__Quoted passage__.
┄┄┄┄┄┄

The Devil Wears Prada is one of the great millennial fairy tales.  

Released in 2006, the year before the financial crisis and Great Recession would come for us all, the movie (based on a novel inspired by writer Lauren Weisberger’s experience working for Anna Wintour at Condé Nast) posits a subversive fantasy: Our heroine Andrea “Andy” Sachs (Anne Hathaway) believes that if she can figure out how to work for Miranda Priestly (Meryl Streep) for just one year, she can have any job in the industry that she wants. In the end, she learns that if you work hard and stay true to your values, you can have a good, well-paying job in New York City that doesn’t require selling your soul or betraying your friends. 

Given the way life has shaken out for many millennials, that story is now a bit depressing — not unlike the way most fairy tales, upon greater inspection, are. But this generation has always wanted to believe that one can have a fulfilling job and fulfilling personal relationships, without having to suffer too much or inflict suffering on the world. And if we did sell our souls and our relationships, it’d actually be for the chicest job on the planet, and a launchpad to something greater. 

Why I wrote this

I will always have a special affection for The Devil Wears Prada. I saw it multiple times in theaters, considered it a treat and watched it with commercials on TBS or TNT, and, leading up to this week’s release, I streamed it. It’s also one of the few movies I actually own (on my Apple TV account).

┄┄┄┄┄┄

__Dataset extract__.
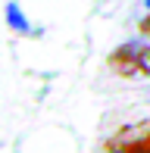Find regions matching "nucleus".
<instances>
[{"label":"nucleus","mask_w":150,"mask_h":153,"mask_svg":"<svg viewBox=\"0 0 150 153\" xmlns=\"http://www.w3.org/2000/svg\"><path fill=\"white\" fill-rule=\"evenodd\" d=\"M113 153H150V134L141 137V141H134V144H125L122 150H113Z\"/></svg>","instance_id":"3"},{"label":"nucleus","mask_w":150,"mask_h":153,"mask_svg":"<svg viewBox=\"0 0 150 153\" xmlns=\"http://www.w3.org/2000/svg\"><path fill=\"white\" fill-rule=\"evenodd\" d=\"M110 66L125 78H150V44L128 41L110 56Z\"/></svg>","instance_id":"1"},{"label":"nucleus","mask_w":150,"mask_h":153,"mask_svg":"<svg viewBox=\"0 0 150 153\" xmlns=\"http://www.w3.org/2000/svg\"><path fill=\"white\" fill-rule=\"evenodd\" d=\"M6 19H10V25H13L16 31H28V19L19 13L16 3H6Z\"/></svg>","instance_id":"2"}]
</instances>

┄┄┄┄┄┄

__Tasks to carry out__.
**A)** In the essay on The Devil Wears Prada, whose work experience inspired the novel behind the movie?
**B)** Carry on the essay about The Devil Wears Prada, picking up right after its final sentence.

__Outputs by task__.
**A)** Writer Lauren Weisberger's experience working for Anna Wintour at Condé Nast.

**B)**
And this deep fidelity exists all despite never reading Lauren Weisberger’s original novel and having a very casual relationship with fashion. 

I love that TDWP is about being a young, hopeful journalist in 2006; I was also a young hopeful journalist 20 years ago (definitely less young and perhaps slightly more cynical today). I had been living in New York for a short time, was working as a freelancer, and had a part-time retail job. I remember seeing the movie, walking out of the Regal in Union Square, and fully believing its tenets of hard work and personal responsibility, and that a boss who called women paratroopers “dirty, tired, and paunchy” was maybe not as evil as she seems. 

It changed the architecture of how I thought about my aspirations, the city I lived in, and my future. Obviously, some of those ideas have since shifted, and the financial collapse of 2007–2008 wasn’t great for journalism, but, like Andy, I’m still here.

Now, some 20 years later, The Devil Wears Prada has returned for a sequel. Like the original, it runs on millennial optimism. But in this installment, its critiques — about money, society, art, commerce, and beauty — have a little less bite. By the time you get to the fairy tale ending, it’s impossible to ignore the creative and economic circumstances that brought this movie into existence, and the fact that when it comes to media and entertainment, a billionaire is lurking in every corner.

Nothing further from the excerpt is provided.